Como é o modelo atual
Atualmente, o Brasileirão conta com 20 clubes, disputados em pontos corridos. Ao fim das 38 rodadas, os quatro últimos colocados são rebaixados para a Série B. Na divisão inferior, quatro equipes conquistam o acesso, mantendo o equilíbrio numérico entre as competições.
Como ficaria o novo modelo em debate
Pela proposta em avaliação na CBF:
O número de rebaixados da Série A cairia de quatro para três;
A Série A continuaria com 20 clubes;
A mudança passaria a valer somente em uma temporada futura, após aprovação dos clubes;
O acesso da Série B seria ajustado para três vagas, acompanhando o novo formato.
A discussão ganhou força após a reformulação recente da Série B, que passou a dar maior peso ao desempenho ao longo de toda a competição, reduzindo distorções e tornando o acesso mais previsível do ponto de vista técnico.

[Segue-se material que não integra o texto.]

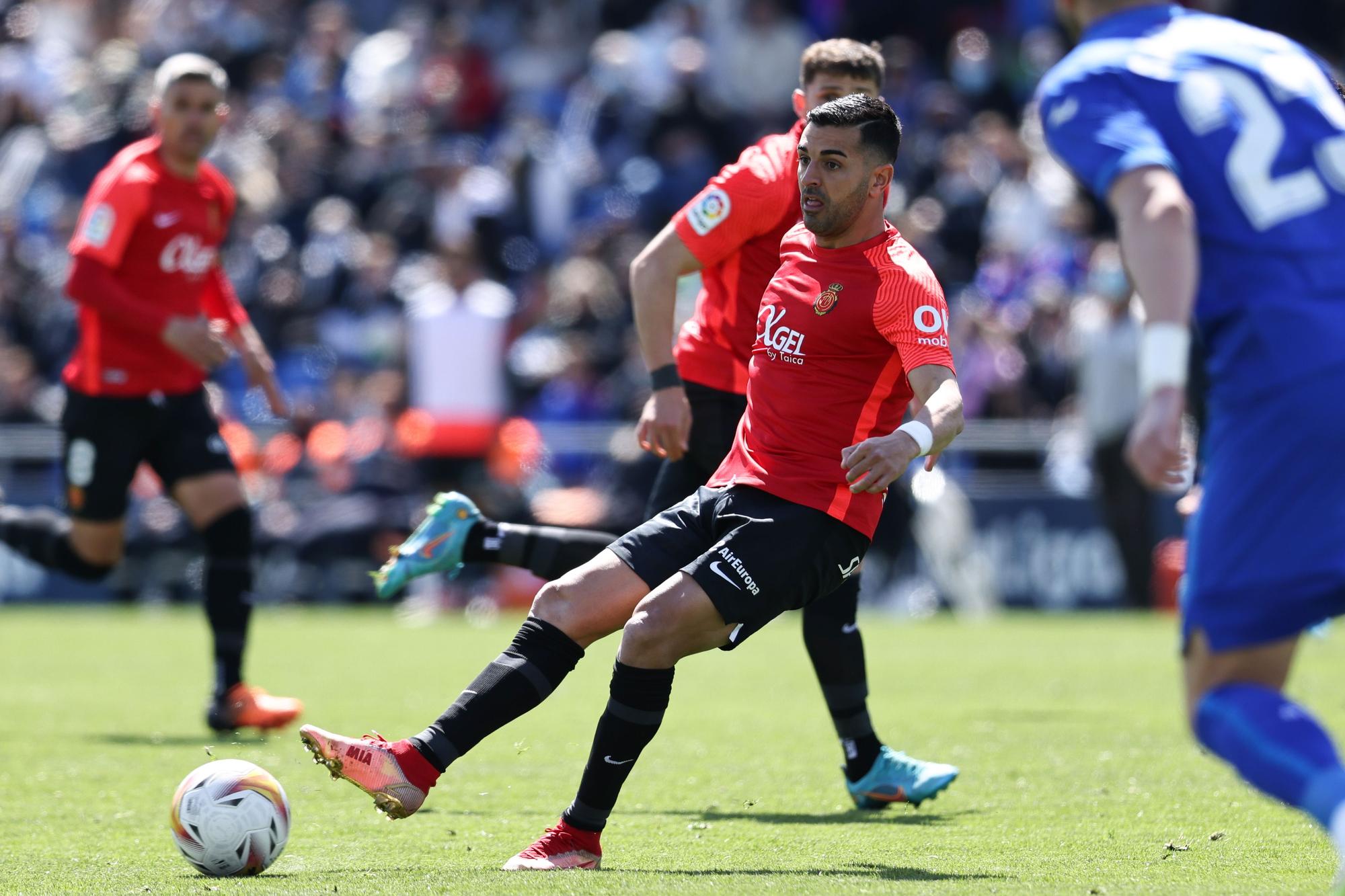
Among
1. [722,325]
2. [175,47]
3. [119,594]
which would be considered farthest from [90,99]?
[722,325]

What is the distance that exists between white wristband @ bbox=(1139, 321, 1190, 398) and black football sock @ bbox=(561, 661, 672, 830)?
186 cm

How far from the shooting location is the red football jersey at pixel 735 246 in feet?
20.7

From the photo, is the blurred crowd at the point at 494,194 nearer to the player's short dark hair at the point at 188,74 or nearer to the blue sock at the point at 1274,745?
the player's short dark hair at the point at 188,74

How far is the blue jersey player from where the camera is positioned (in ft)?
12.6

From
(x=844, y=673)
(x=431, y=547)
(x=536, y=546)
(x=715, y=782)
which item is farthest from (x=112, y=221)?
(x=844, y=673)

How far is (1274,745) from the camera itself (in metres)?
3.83

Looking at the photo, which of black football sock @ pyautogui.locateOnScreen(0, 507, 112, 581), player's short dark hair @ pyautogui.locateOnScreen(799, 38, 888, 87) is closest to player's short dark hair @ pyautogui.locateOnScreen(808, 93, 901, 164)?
player's short dark hair @ pyautogui.locateOnScreen(799, 38, 888, 87)

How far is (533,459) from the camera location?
54.9 ft

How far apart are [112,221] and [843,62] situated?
12.7 ft

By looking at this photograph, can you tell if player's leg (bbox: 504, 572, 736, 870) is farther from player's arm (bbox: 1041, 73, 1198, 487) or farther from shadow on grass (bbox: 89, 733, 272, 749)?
shadow on grass (bbox: 89, 733, 272, 749)

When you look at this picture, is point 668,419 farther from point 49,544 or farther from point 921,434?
point 49,544

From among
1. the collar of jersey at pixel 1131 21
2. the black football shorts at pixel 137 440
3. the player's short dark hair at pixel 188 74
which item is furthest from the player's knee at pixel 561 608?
the player's short dark hair at pixel 188 74

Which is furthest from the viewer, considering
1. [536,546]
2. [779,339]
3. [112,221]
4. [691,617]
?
[112,221]

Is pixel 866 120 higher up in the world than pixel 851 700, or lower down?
higher up
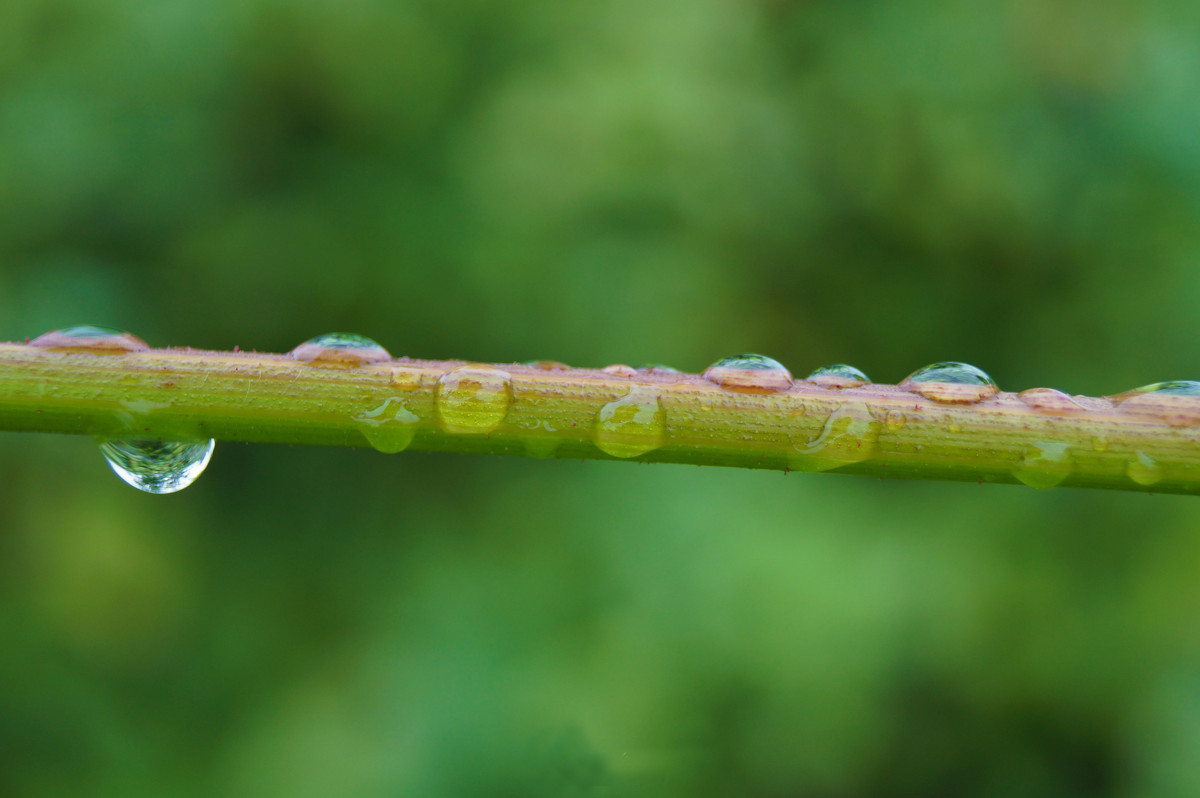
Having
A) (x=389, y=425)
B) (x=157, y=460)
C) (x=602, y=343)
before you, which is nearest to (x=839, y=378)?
(x=389, y=425)

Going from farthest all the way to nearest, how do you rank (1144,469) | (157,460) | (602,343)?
(602,343)
(157,460)
(1144,469)

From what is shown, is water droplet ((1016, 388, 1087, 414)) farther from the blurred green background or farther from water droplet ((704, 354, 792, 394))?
the blurred green background

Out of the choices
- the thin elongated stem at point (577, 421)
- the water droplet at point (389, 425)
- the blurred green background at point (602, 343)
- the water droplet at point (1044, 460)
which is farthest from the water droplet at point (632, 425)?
the blurred green background at point (602, 343)

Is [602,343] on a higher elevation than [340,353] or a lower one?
higher

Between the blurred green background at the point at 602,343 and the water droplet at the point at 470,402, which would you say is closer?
the water droplet at the point at 470,402

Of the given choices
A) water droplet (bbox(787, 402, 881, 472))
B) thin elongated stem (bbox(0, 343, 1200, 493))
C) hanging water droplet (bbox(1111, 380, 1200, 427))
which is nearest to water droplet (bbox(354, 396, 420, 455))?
thin elongated stem (bbox(0, 343, 1200, 493))

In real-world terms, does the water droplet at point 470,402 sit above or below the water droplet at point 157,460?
above

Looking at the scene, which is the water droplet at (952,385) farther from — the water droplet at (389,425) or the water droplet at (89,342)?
the water droplet at (89,342)

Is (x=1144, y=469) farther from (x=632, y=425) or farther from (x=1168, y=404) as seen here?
(x=632, y=425)
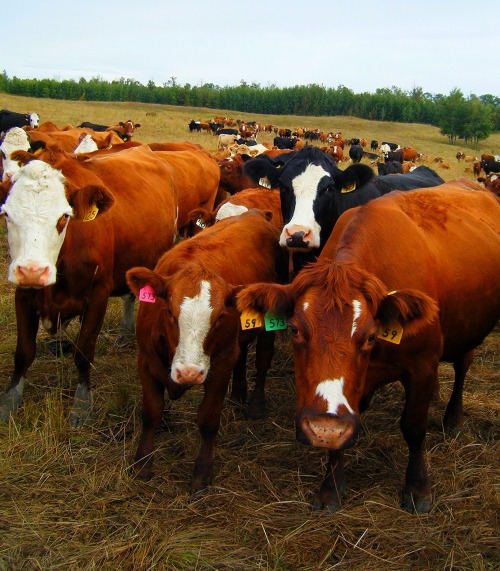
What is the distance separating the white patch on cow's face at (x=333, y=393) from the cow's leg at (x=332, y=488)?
938mm

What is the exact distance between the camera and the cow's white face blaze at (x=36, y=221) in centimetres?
377

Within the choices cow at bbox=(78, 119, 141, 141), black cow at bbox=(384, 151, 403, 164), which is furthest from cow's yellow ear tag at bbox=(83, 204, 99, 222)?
black cow at bbox=(384, 151, 403, 164)

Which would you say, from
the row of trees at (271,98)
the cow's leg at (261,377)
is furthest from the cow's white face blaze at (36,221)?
the row of trees at (271,98)

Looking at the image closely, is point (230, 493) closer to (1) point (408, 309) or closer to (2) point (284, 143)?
(1) point (408, 309)

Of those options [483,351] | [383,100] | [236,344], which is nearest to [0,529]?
[236,344]

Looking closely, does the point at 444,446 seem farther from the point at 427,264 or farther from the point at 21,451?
the point at 21,451

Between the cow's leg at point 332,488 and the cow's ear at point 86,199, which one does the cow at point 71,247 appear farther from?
the cow's leg at point 332,488

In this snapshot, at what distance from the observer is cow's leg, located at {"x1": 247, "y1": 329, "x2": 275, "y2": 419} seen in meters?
4.82

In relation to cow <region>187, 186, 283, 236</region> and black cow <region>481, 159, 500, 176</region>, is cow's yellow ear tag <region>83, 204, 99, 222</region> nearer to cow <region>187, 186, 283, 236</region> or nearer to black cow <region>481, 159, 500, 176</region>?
cow <region>187, 186, 283, 236</region>

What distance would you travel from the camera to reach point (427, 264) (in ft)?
12.6

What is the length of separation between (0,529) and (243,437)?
1807mm

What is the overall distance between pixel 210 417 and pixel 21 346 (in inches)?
69.2

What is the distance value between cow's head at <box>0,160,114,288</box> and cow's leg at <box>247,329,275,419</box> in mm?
1715

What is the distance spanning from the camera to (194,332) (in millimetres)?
3471
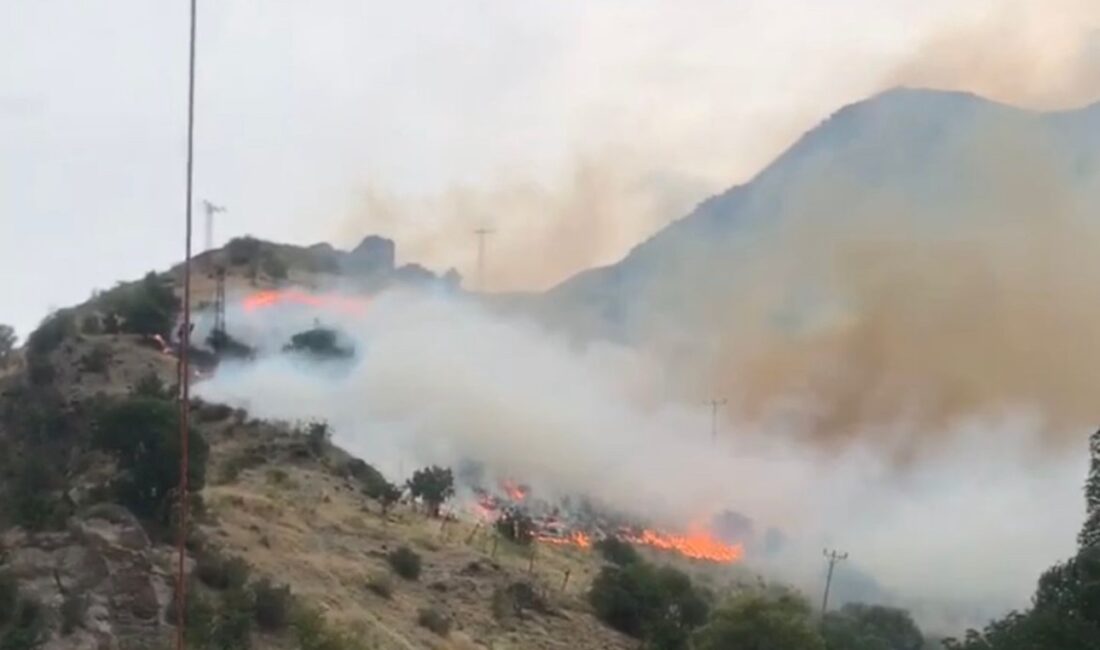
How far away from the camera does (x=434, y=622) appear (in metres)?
65.2

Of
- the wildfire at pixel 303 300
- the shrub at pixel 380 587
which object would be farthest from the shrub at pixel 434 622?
the wildfire at pixel 303 300

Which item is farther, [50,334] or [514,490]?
[514,490]

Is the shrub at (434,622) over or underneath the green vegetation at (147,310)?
underneath

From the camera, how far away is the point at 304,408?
432 feet

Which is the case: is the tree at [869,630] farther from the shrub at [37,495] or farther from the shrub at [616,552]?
the shrub at [37,495]

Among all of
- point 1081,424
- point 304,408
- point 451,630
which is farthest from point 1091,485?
point 1081,424

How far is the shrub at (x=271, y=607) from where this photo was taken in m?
56.7

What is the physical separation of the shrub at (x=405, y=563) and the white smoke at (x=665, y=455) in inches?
1894

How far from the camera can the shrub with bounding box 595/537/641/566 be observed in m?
97.5

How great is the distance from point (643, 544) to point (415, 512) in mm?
34483

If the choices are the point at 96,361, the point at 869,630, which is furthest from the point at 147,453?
the point at 96,361

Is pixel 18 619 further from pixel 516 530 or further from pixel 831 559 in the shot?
pixel 831 559

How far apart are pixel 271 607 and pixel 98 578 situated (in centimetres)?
682

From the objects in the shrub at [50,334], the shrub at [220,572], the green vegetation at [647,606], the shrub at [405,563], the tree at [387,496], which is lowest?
the green vegetation at [647,606]
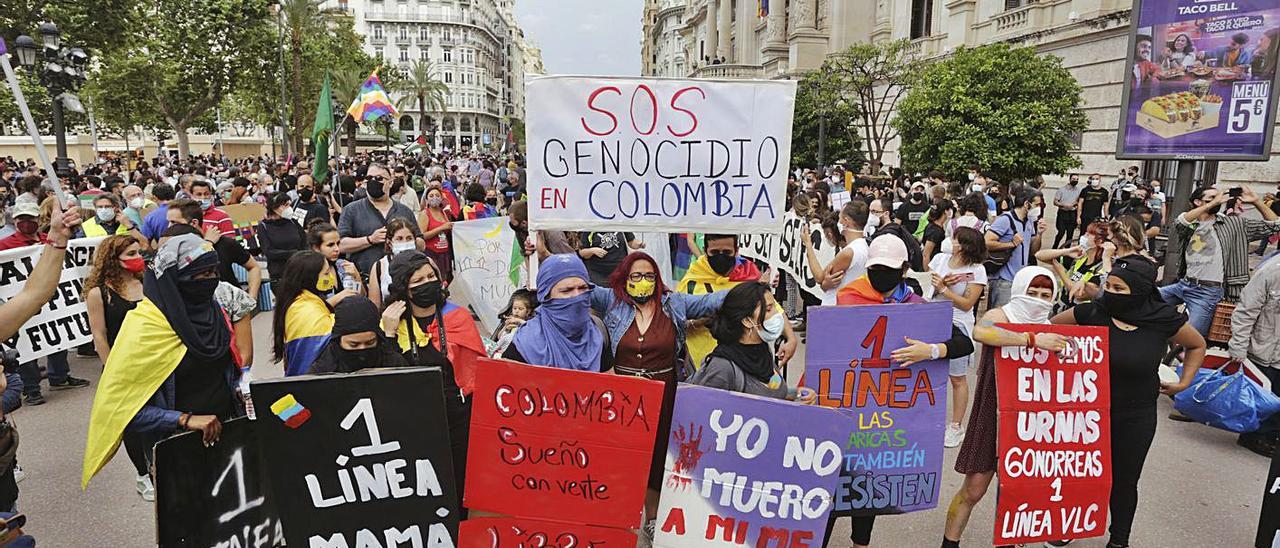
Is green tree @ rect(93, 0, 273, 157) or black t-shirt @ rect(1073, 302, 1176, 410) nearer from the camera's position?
black t-shirt @ rect(1073, 302, 1176, 410)

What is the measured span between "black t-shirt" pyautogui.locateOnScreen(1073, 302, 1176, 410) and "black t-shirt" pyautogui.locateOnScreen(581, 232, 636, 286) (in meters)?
3.76

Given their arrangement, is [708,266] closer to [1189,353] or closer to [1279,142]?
[1189,353]

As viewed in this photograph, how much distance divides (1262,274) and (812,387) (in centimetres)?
423

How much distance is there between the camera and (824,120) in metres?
25.8

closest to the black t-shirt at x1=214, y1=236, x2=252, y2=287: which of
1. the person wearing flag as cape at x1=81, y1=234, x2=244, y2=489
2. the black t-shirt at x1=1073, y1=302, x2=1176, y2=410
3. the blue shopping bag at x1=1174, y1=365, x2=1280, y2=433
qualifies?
the person wearing flag as cape at x1=81, y1=234, x2=244, y2=489

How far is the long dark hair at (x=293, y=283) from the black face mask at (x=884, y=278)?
2.93 meters

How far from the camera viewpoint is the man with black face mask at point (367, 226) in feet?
22.3

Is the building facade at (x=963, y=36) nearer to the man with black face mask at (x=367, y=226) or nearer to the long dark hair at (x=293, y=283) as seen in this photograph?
the man with black face mask at (x=367, y=226)

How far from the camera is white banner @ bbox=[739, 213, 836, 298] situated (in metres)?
7.76

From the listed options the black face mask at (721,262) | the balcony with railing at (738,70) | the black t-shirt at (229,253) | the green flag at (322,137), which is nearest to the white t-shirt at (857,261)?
the black face mask at (721,262)

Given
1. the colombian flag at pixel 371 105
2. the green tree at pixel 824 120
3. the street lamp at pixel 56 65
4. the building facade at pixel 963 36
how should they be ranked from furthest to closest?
1. the green tree at pixel 824 120
2. the building facade at pixel 963 36
3. the street lamp at pixel 56 65
4. the colombian flag at pixel 371 105

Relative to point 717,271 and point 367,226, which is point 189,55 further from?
point 717,271

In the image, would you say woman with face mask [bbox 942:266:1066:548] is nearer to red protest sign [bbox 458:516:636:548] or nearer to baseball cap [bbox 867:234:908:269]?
baseball cap [bbox 867:234:908:269]

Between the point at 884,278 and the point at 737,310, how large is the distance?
0.99m
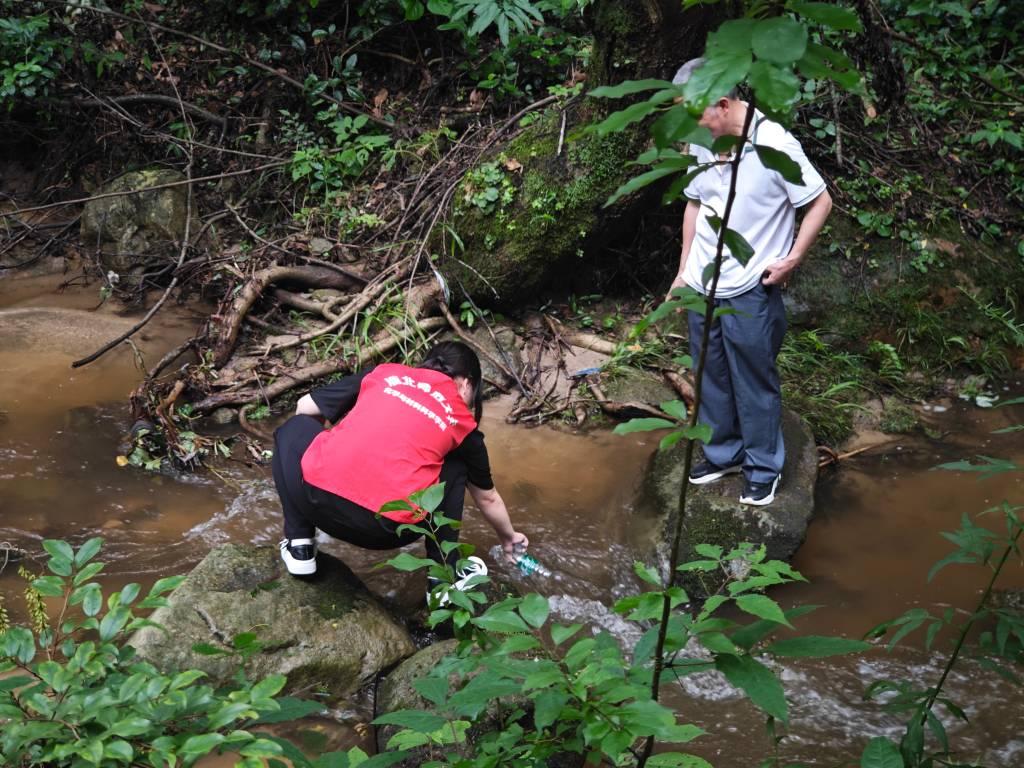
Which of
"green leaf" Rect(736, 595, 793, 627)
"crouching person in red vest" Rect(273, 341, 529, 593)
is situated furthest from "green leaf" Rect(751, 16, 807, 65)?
"crouching person in red vest" Rect(273, 341, 529, 593)

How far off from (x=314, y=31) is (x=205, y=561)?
16.5 feet

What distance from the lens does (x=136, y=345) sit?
5930mm

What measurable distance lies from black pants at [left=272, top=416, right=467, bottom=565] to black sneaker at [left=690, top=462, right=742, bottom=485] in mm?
1387

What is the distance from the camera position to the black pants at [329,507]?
3426mm

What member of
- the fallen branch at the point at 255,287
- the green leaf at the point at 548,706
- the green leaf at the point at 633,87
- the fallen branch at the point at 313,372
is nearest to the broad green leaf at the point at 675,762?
the green leaf at the point at 548,706

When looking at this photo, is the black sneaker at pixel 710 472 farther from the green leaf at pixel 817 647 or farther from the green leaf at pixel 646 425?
the green leaf at pixel 646 425

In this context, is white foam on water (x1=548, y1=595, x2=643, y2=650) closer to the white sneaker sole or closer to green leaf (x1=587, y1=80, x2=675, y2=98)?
the white sneaker sole

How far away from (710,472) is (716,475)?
0.16 feet

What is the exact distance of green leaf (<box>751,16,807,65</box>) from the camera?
1.22 metres

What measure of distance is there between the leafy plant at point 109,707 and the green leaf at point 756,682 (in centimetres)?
81

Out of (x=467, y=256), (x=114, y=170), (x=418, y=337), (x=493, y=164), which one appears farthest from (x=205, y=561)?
(x=114, y=170)

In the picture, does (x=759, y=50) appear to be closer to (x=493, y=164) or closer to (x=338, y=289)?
(x=493, y=164)

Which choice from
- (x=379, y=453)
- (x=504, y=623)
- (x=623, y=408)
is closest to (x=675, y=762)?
(x=504, y=623)

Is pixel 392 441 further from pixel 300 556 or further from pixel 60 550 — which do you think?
pixel 60 550
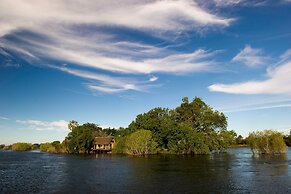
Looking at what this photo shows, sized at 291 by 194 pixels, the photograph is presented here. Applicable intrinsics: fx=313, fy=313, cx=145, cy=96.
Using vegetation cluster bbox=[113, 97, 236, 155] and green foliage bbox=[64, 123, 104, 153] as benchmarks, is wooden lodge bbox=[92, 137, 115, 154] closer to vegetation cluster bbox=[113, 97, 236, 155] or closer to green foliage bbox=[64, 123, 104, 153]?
green foliage bbox=[64, 123, 104, 153]

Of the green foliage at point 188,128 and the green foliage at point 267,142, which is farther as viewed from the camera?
the green foliage at point 188,128

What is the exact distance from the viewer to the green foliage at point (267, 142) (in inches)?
3297

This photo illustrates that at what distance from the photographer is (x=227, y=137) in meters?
105

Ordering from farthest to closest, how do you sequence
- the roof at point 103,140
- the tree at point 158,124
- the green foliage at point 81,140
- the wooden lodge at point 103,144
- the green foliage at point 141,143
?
the roof at point 103,140, the wooden lodge at point 103,144, the green foliage at point 81,140, the tree at point 158,124, the green foliage at point 141,143

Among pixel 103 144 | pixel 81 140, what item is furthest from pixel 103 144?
pixel 81 140

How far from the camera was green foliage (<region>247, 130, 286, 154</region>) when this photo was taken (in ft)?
275

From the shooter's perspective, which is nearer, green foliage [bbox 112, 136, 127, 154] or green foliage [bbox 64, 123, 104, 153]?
green foliage [bbox 112, 136, 127, 154]

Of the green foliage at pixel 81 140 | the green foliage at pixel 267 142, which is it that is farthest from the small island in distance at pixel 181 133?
the green foliage at pixel 81 140

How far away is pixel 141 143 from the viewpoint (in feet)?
331

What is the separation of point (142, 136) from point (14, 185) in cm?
6336

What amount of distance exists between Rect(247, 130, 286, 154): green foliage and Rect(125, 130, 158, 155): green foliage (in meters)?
31.6

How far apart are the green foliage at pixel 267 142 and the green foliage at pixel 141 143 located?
3160 centimetres

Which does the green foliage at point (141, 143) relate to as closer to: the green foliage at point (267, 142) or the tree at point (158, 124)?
the tree at point (158, 124)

Por que a CBF estuda a mudança
Internamente, a CBF avalia que o atual modelo, com quatro rebaixados, representa um índice elevado de queda, cerca de 20% dos clubes da elite por temporada. Dirigentes defendem que a redução:
diminui o impacto financeiro da queda de divisão;
aumenta a estabilidade esportiva da Série A;
permite melhor planejamento dos clubes;
mantém a competitividade sem comprometer o mérito esportivo.
Resistências e próximos passos
Clubes da Série B demonstram preocupação com a possível redução de vagas de acesso, argumentando que a mudança pode limitar oportunidades e aprofundar desigualdades financeiras entre as divisões.
O tema será debatido no Conselho Nacional de Clubes (CNC). A CBF trabalha para construir consenso antes de levar a proposta à votação, evitando alterações abruptas no regulamento.
Até que haja decisão oficial, o formato atual segue mantido. A expectativa é que a definição ocorra nos próximos meses, dentro do processo mais amplo de revisão do modelo competitivo do futebol brasileiro.